Communication is a very important part of people’s lives: it’s a vital necessity. We need to communicate with other people for practical purposes such as working, doing homework, or playing with others; it’s also essential for dealing with immaterial, spiritual, or transcendent matters such as love, art, etc. Communication allows us to give to others without losing; communicating with others helps us solve problems, makes our lives easier, and provides us with companionship. Communication is a gift, and a way of completing ourselves as individuals, supplementing our personalities, in our day-to-day lives.
Based on this fact, we can see that any form of communication that constantly meets these needs will be well received by most people. It’s fantastic knowing where the person we have to pick up is located; being able to ask someone to bring to our house something we forgot; reminding someone of a task they have to do; or sending a romantic message – and all of that easily, quickly, and for free.

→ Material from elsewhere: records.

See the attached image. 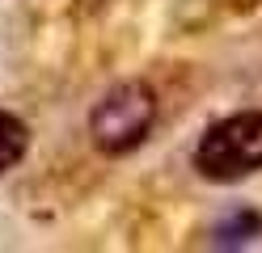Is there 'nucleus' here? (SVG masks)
I'll use <instances>...</instances> for the list:
<instances>
[{
	"label": "nucleus",
	"instance_id": "f257e3e1",
	"mask_svg": "<svg viewBox=\"0 0 262 253\" xmlns=\"http://www.w3.org/2000/svg\"><path fill=\"white\" fill-rule=\"evenodd\" d=\"M194 169L207 181L233 186L262 169V110H241L203 131L194 144Z\"/></svg>",
	"mask_w": 262,
	"mask_h": 253
},
{
	"label": "nucleus",
	"instance_id": "f03ea898",
	"mask_svg": "<svg viewBox=\"0 0 262 253\" xmlns=\"http://www.w3.org/2000/svg\"><path fill=\"white\" fill-rule=\"evenodd\" d=\"M157 123V93L144 80H123L93 106L89 135L106 156H127L136 152Z\"/></svg>",
	"mask_w": 262,
	"mask_h": 253
},
{
	"label": "nucleus",
	"instance_id": "7ed1b4c3",
	"mask_svg": "<svg viewBox=\"0 0 262 253\" xmlns=\"http://www.w3.org/2000/svg\"><path fill=\"white\" fill-rule=\"evenodd\" d=\"M254 236H262V215L254 207H237V211H228L216 224L211 245H216V249H237V245H250Z\"/></svg>",
	"mask_w": 262,
	"mask_h": 253
},
{
	"label": "nucleus",
	"instance_id": "20e7f679",
	"mask_svg": "<svg viewBox=\"0 0 262 253\" xmlns=\"http://www.w3.org/2000/svg\"><path fill=\"white\" fill-rule=\"evenodd\" d=\"M26 148H30V131L17 114H9V110H0V173L5 169H13L21 156H26Z\"/></svg>",
	"mask_w": 262,
	"mask_h": 253
}]
</instances>
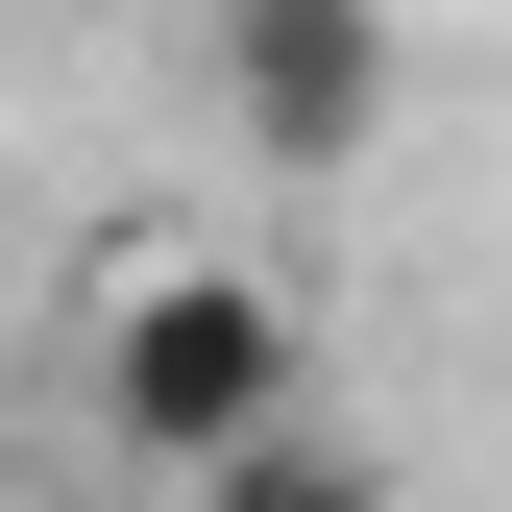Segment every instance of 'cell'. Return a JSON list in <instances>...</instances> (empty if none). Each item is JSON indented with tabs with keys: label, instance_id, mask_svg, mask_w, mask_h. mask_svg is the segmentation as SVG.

This reaches the status of an obsession when you feel empty and like you’re missing out on something if it’s been a while since you got a notification on your phone. That’s when communication, which is a good thing, becomes dangerous. We feel empty. We could compare it to compulsive eating. Eating is good: we need to eat in order to have energy to do physical work and to live; but if we eat more than we need … That’s when the problems start. Each person must seek balance between their interior well-being (their ability to feel at peace with themselves) and their relationship with others. Why is this form of communication addictive? Because it costs nothing and gives a lot.
WhatsApp making people rude?
It’s true that there are occasions when we are paying so much attention to our cell phones that we aren’t even aware of being rude; for example, we might not ask forgiveness when we’ve bothered someone sitting next to us on public transportation, or we might fail to greet someone we know when we pass them on the street. It’s becomes more serious when the way we communicate using our phone is a nuisance to other people, keeping them from watching a movie undisturbed. Of course, what this obsession does is make us less attentive to what happens around us. We lose contact with what’s happening in front of us because we are focused on what’s going on far away. This has some of its worst consequences when, for example, a shared meal is constantly interrupted and the conversation among the people around the table is impeded because someone is constantly chatting with other people who are physically absent. Another form of rudeness is manifested in classrooms, when students never stop looking at their screens, and don’t pay attention to what their teacher or a classmate is saying.
How Social Media can adversely affect families?
Now a days, its not a strange scene that family members using cell phones on dining tables. Not even a word is communicated between them, but a whoel lot of communication is going through the internet. Families who eat lunch in front of the television, for example; that is also a problem. If your family wants to communicate with each other, to talk about what happened during the day, or that morning … simply don’t turn on the television. Of course, there can be limits while at our job too, although because messaging is also a working tool, it can be complicated. Regarding guidelines, maybe we should think in general terms about how we can be more polite towards others: paying attention when we are together, making time to help them, not closing ourselves off from others in our own little world … Standard good manners give us many principles that we should apply every day, at various times and in many areas of life. Domestic violence, for example. A well-educated person knows that we must respect others: especially, those we love. Consequently, we cannot strike them physically, or hurt them psychologically. Having good manners means thinking about how to make other people’s lives easier, respecting them…
Therefore, to what extent could the way I use my phone constitute rudeness towards others too, bothering them at one time or another? That is the question we should all ask ourselves in order to begin establishing a standard for manners, as we should do in every area of life: knowing how to sit properly on public transportation, for instance.